Back in April 2014 as part of the minimum criteria testing I was doing, I observed that the percentage of public company filings which conformed to all of the fundamental accounting concept relations was 25.6% (1711 filers).

Last month I pointed out that the percentage of public companies which conformed to all of these relations was 53.1% (3863 filers).

I ran the same test for the last filing of every public company which reports to the SEC today and the percentage that conform to all of the fundamental accounting concept relations is now at 61.9% (4334 filers). You can see the graphic below which breaks this information out by generator (filing agent or software used).

This rapid growth rate is expected to continue for three reasons:

  1. These relations between fundamental accounting concept relations is not really controversial and it is increasingly easy to understand and correct the errors.
  2. I have provided a substantial amount of information here which helps those who want to correct these issues. This recently added analysis shows that each of these tests can precisely detect not only nonconformance to these relations, but also generally the reason for nonconformance.
  3. I know of at least one commercial implementation of software which can be used to detect and therefore correct these issues, XBRL Cloud. This testing will appear on XBRL Cloud's Edgar Dashboard at some point.

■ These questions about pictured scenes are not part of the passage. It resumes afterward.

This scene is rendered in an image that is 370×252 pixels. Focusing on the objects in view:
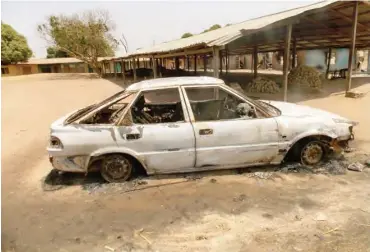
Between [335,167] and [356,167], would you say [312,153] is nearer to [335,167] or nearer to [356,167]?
[335,167]

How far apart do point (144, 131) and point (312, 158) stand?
275 centimetres

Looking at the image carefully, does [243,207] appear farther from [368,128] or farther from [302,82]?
[302,82]

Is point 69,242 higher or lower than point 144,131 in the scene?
lower

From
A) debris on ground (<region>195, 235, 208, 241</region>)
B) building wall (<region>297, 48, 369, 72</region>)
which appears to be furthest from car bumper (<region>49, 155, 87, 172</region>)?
building wall (<region>297, 48, 369, 72</region>)

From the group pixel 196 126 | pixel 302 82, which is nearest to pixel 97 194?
pixel 196 126

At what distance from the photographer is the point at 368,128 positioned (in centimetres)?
690

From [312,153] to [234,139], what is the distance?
1.40 meters

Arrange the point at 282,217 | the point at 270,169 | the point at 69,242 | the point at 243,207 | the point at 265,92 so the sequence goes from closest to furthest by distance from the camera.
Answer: the point at 69,242, the point at 282,217, the point at 243,207, the point at 270,169, the point at 265,92

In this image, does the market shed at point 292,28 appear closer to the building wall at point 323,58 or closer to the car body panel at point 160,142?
the car body panel at point 160,142

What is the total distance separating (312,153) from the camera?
4.56 m

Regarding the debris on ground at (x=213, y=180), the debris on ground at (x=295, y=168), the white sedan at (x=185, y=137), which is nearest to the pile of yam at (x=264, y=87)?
the white sedan at (x=185, y=137)

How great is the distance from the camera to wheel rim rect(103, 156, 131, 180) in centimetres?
423

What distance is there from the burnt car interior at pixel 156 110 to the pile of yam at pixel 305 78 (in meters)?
10.8

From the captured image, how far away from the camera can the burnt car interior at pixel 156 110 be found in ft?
14.5
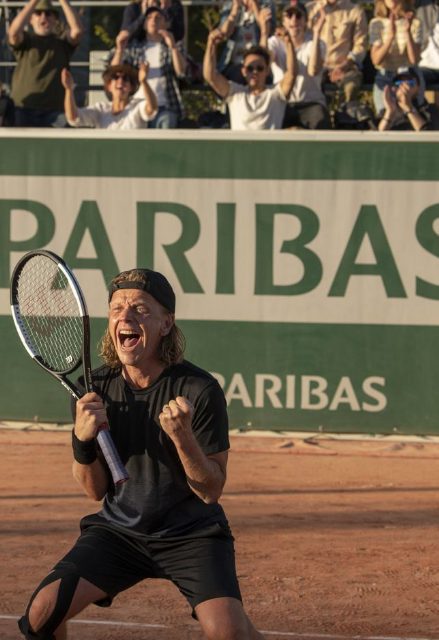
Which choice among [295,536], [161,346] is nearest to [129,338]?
[161,346]

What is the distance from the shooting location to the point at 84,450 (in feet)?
15.3

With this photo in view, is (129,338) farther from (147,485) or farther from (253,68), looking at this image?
(253,68)

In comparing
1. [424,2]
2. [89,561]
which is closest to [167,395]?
[89,561]

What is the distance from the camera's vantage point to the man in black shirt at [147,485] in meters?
4.61

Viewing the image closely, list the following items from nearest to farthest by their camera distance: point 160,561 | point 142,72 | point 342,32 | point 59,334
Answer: point 160,561
point 59,334
point 142,72
point 342,32

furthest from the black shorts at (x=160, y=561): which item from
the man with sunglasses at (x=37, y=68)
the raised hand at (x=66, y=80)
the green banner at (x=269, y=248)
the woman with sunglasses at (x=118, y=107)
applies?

If you look at the numbers below and compare them to the prior results you will see that pretty much every generator is improving.  I pester software vendors to include this testing in their products to help them understand that their software can help external financial reporting managers avoid errors like these.  But more importantly, I am trying to get software vendors to realize that this is only the tip of a much, much bigger iceberg. This is a digital disclosure checklist summary which I created several months ago. This shows you where things are headed.

These rules may seem annoying to software vendors.  I can tell you two things.  First, external financial reporting managers already have to comply with these rules. They are just doing so using time consuming and expensive manual processes.  Second, automate these tasks by leveraging the XBRL-based structured information and you will provide something very useful: reducing the risk of noncompliance.

It is these rules which will make the quality of public company financial information submitted to the SEC to be at a level to make it safely, reliably, predictably usable by machine-based automated processes. If you don't understand digital financial reporting, the risk of becoming a relic of the past is increasing every day.

(Click image for larger view)If you don't want to become a relic of the past era of paper-based financial reporting, understand how digital financial reporting really works.  Digital financial reporting is not only inevitable, it is imminent.

If you want to understand the moving parts and you can walk through an Excel macro, the prototype Excel application on a link at the bottom of this page can help you understand the important moving pieces.

Digital is not software, it is a mindset!